Copy each of the rows below word for word, keeping every line as it appears.

[start GIVEN DATA]

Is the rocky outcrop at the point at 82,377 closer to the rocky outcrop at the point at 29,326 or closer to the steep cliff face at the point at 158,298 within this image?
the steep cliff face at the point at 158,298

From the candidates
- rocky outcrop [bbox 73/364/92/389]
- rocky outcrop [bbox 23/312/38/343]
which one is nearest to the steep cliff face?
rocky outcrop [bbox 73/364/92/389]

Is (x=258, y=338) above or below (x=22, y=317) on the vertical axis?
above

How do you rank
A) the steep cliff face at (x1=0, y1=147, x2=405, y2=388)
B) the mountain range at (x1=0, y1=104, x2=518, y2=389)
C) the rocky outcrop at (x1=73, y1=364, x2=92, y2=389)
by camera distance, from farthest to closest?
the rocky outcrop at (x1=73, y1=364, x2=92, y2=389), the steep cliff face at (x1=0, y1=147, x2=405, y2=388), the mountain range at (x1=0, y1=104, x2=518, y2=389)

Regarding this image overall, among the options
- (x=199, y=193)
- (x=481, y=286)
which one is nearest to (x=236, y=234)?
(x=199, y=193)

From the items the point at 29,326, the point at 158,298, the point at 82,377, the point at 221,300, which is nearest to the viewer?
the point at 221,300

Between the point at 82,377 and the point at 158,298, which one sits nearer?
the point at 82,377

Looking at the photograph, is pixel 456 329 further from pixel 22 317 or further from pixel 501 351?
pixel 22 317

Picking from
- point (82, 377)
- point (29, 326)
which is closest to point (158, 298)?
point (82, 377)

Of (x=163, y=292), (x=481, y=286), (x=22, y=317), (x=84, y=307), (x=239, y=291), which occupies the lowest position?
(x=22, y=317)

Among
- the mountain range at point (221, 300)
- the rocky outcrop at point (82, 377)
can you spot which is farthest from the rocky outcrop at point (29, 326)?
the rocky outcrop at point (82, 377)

[end GIVEN DATA]

### RESPONSE BELOW
Is the rocky outcrop at the point at 82,377 closer to the rocky outcrop at the point at 29,326 or closer to the steep cliff face at the point at 158,298 within this image?
the steep cliff face at the point at 158,298

From the candidates
- rocky outcrop [bbox 73/364/92/389]
- rocky outcrop [bbox 23/312/38/343]
which one is nearest to the steep cliff face?
rocky outcrop [bbox 73/364/92/389]

Is (x=258, y=338) above or below (x=22, y=317) on the vertical axis?
above

How do you rank
A) the steep cliff face at (x1=0, y1=147, x2=405, y2=388)
B) the mountain range at (x1=0, y1=104, x2=518, y2=389)
C) the rocky outcrop at (x1=73, y1=364, x2=92, y2=389)
by camera distance, from farthest to closest?
the rocky outcrop at (x1=73, y1=364, x2=92, y2=389), the steep cliff face at (x1=0, y1=147, x2=405, y2=388), the mountain range at (x1=0, y1=104, x2=518, y2=389)

Regarding this image overall, among the options
- (x=199, y=193)
- (x=481, y=286)
which one is nearest to (x=236, y=234)?
(x=199, y=193)

From the items the point at 29,326, the point at 158,298, the point at 82,377, the point at 221,300, which is nearest to the viewer?
the point at 221,300

Between the point at 82,377 and the point at 158,298, which one sits nearer?
the point at 82,377

Looking at the photograph, is pixel 456 329 further from pixel 22 317 or further from pixel 501 351?
pixel 22 317

Picking from
- point (82, 377)
- point (29, 326)
which is closest to point (158, 298)?
point (82, 377)

Of (x=163, y=292), (x=481, y=286), (x=22, y=317), (x=84, y=307), (x=239, y=291), which occupies the lowest position?
(x=22, y=317)

Among
- the mountain range at point (221, 300)
- the rocky outcrop at point (82, 377)
can you spot which is farthest from the rocky outcrop at point (29, 326)?
the rocky outcrop at point (82, 377)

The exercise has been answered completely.